Sweet potato bars - an experiment

Being a member of a CSA means you cook what the farmer gave you. We’ve been getting sweet potatoes for many weeks now and I’ve managed to give them to a wide variety of people because I just didn’t want to think about how to use them. I know, I know…”they’re wonderful baked” “delicious roasted”. Everyone I’ve given them to has just been happy as heck to receive them and I’ve been equally happy to get rid of them. However, this week was the last regular season delivery of produce and it had sweet potatoes. It was time for me to face my sweet potato demons and work it out.
I didn’t have a lot of potatoes but I had enough to come up with about a pound of flesh. I scanned my books for a recipe and came up with sweet potato pie but I was thinking more along the lines of a bar cookie. I have Maida Heatter’s Cookie book from the library, but that was no help either. There are a ton of recipes on the internet but many of them call for cake mixes or bisquik or canned sweet potatoes. Any use of processed ingredients like that makes me look elsewhere.
So I’ve devised this recipe using what I’ve learned from all these sources:
1 cup white unbleached flour
1 cup white wheat flour
1/2 white sugar
1 and 1/2 sticks of cold butter, cut into small chunks
1/4 cup of crystallized ginger chop really fine
2 egg yolks
3 tablespoons buttermilk…plus
6 oz buttermilk
1/2 cup toasted pecan pieces
1/2 cup miniature marshmallows
1 pound of sweet potato flesh
2 eggs
1/4 cup 1/2 n 1/2
1 teaspoon vanilla
1/2 teaspoon cinnamon
1/4 teaspoon nutmeg
1/3 cup brown sugar
Bake sweet potatoes in 350 oven until tender. When cooled rub off their skin and set aside. Raise temperature of oven to 375.
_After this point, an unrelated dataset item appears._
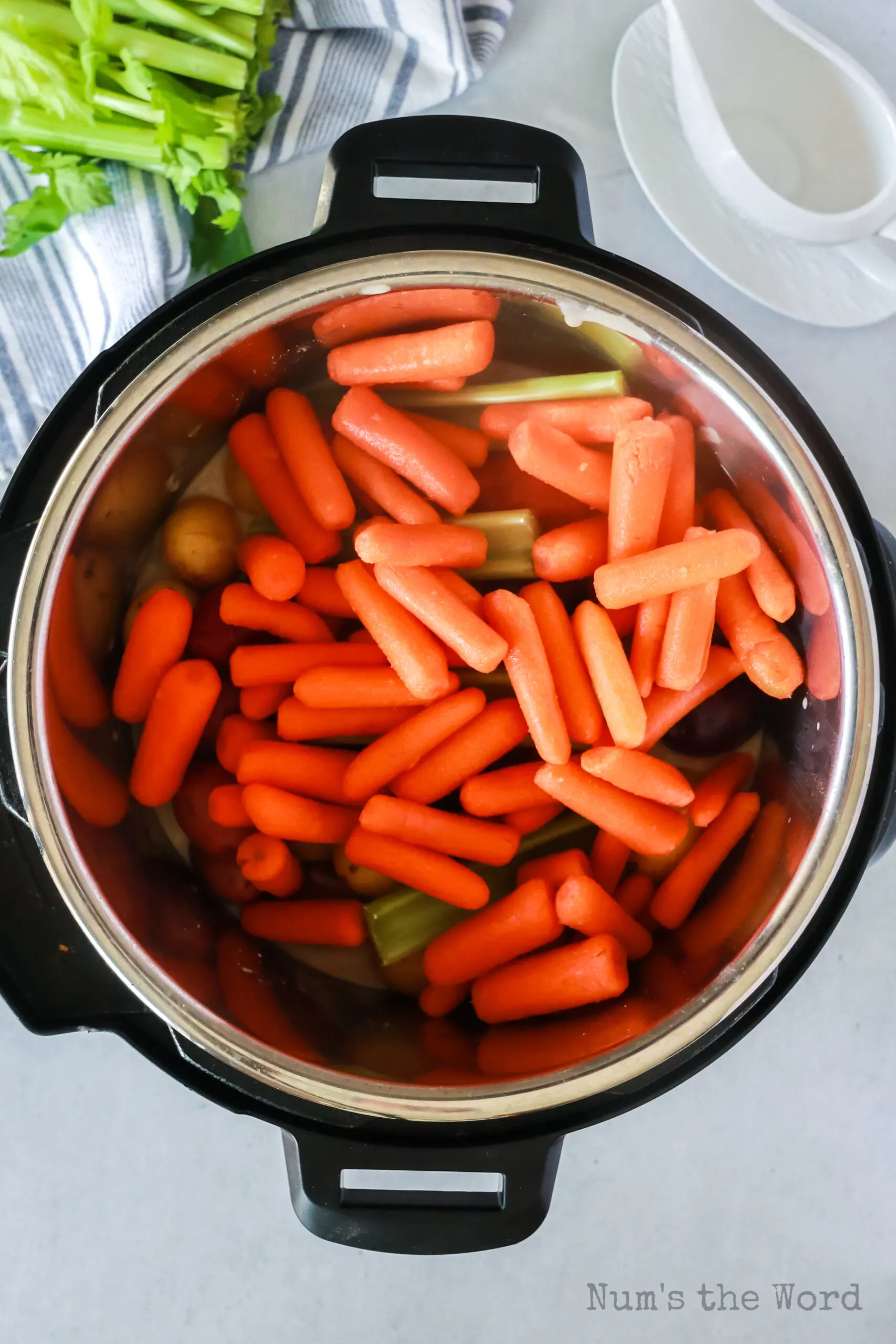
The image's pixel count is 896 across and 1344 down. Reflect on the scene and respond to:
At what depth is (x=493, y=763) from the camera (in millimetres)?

Combine flours and white sugar, and ginger in your mixer bowl. Add the butter chunks and mix until the butter is mashed in throughout but still remains in buttery chunks. Add the 2 egg yolks and the three tablespoons of buttermilk and mix well for 30 seconds. With the mixer running on medium add the remaining buttermilk only until the dough comes together, you may not need all of it. Press this dough into a Pyrex baking dish and bake at 375 for 15 minutes. Remove from the oven and press the marshmallows and pecans into the crust with a spatula.
Combine potatoes, vanilla, cinnamon, nutmeg, brown sugar, 2 eggs, and the 1/2 n 1/2 in your mixer bowl and mix well until combined. Spread/pour (it is the consistency of pancake batter) over the crust with the pecans and marshmallows embedded in it. Put it in the oven and bake for 15 minutes on 375 and then 20 minutes on 325. Its done when you can put a knife in it and it comes out clean.
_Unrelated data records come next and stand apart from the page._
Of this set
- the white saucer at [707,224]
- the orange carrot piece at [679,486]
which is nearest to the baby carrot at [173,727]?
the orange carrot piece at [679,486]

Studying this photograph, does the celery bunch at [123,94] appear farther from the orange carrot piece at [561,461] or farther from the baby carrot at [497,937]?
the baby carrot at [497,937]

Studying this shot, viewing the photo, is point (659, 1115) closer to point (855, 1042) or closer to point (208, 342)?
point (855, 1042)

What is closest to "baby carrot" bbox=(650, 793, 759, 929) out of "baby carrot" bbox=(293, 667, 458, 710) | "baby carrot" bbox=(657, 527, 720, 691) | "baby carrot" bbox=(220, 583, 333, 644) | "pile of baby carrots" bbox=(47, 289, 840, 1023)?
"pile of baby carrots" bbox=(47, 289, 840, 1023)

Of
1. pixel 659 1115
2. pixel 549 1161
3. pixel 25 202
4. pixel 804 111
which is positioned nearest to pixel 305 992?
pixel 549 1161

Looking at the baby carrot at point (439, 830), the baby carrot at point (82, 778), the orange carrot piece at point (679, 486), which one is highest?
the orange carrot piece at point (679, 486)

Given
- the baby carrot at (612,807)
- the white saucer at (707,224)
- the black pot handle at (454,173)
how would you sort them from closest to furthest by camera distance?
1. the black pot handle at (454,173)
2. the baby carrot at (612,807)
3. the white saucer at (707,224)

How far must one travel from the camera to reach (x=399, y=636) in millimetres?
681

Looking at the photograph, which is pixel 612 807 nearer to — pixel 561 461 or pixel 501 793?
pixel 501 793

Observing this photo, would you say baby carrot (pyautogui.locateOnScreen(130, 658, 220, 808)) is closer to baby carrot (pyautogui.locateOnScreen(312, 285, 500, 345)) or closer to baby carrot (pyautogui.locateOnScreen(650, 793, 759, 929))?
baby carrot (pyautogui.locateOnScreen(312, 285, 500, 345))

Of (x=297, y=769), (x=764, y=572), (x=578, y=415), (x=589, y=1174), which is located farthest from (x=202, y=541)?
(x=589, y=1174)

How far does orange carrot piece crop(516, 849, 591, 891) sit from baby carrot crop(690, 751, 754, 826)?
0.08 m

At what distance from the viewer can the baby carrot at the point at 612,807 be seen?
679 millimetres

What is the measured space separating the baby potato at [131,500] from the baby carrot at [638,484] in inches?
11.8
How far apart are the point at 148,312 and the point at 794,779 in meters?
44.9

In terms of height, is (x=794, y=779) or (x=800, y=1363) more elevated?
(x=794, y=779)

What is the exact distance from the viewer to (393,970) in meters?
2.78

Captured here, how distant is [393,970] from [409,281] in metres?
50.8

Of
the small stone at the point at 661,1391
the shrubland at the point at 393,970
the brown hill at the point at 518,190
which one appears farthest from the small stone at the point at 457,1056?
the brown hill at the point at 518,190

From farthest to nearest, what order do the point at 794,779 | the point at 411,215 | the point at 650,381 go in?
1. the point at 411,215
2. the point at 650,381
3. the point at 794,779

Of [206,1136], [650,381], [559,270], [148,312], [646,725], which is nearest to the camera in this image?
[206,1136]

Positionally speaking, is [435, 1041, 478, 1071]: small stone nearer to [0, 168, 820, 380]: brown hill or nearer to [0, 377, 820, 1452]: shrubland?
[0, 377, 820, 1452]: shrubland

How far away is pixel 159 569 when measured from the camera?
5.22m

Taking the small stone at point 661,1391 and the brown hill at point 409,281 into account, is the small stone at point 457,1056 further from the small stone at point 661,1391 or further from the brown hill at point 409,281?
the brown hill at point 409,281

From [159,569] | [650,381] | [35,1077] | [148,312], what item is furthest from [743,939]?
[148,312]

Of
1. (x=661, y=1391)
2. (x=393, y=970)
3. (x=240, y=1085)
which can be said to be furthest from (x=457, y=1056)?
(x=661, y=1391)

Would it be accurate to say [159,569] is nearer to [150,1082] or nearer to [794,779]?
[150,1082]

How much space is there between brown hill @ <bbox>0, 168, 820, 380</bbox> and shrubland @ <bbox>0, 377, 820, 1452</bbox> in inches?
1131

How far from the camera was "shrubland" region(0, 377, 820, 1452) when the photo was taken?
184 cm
The taste is good, the crust is flaky, chewy, tender and crisp. The pecans add a nice element and the sweet potatoes are fine. I would probably reduce the amount of ginger in the crust to 2 tablespoons. Dave likes it, Dexter says its okay, too many textures for Alex, so he won’t try it. I think its okay…I wish it had chocolate in it.
So dear readers, do you have any ideas on how to make this recipe better or what to do with sweet potatoes?
comments
3 Responses to “Sweet potato bars - an experiment”
Leave a Reply
Baking desserts is way out of my realm of expertise. I usually take the easy (lazy) way out when preparing sweet potatoes. Here’s the recipe I use.
http://magazines.ivillage.com/countryliving/recipefinder/recipe/0,,403043,00.html
My wife really likes them this way and they are much healthier than french fries.
Thank you for the squash!
Those look good. The sweet potatoe bars are a lot like pumpkin pie, better the next day when they are cold.
Yes, you are the proud winner of the Comments Award…the prize being a squash.
well, I like this….well I like it all….feed me!!!!